━━━━━ Task inputs ━━━━━

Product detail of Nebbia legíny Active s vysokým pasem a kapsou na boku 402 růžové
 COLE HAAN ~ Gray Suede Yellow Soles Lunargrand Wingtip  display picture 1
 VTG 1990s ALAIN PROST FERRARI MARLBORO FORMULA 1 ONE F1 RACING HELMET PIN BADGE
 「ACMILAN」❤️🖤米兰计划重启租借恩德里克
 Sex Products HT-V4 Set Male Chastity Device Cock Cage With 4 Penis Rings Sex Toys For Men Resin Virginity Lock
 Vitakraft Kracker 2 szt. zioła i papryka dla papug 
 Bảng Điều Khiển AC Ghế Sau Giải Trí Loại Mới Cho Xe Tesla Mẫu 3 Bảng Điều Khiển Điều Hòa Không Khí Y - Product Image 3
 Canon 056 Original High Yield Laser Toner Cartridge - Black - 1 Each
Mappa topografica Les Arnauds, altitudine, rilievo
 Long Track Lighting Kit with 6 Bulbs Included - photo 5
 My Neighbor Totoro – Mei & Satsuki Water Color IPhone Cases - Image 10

━━━━━

- _Problem_
Return the final stretch of the listing exactly, starting with the line that contains "Canon 056 Original" and ending with the last line.

- _Written response_
 Canon 056 Original High Yield Laser Toner Cartridge - Black - 1 Each
Mappa topografica Les Arnauds, altitudine, rilievo
 Long Track Lighting Kit with 6 Bulbs Included - photo 5
 My Neighbor Totoro – Mei & Satsuki Water Color IPhone Cases - Image 10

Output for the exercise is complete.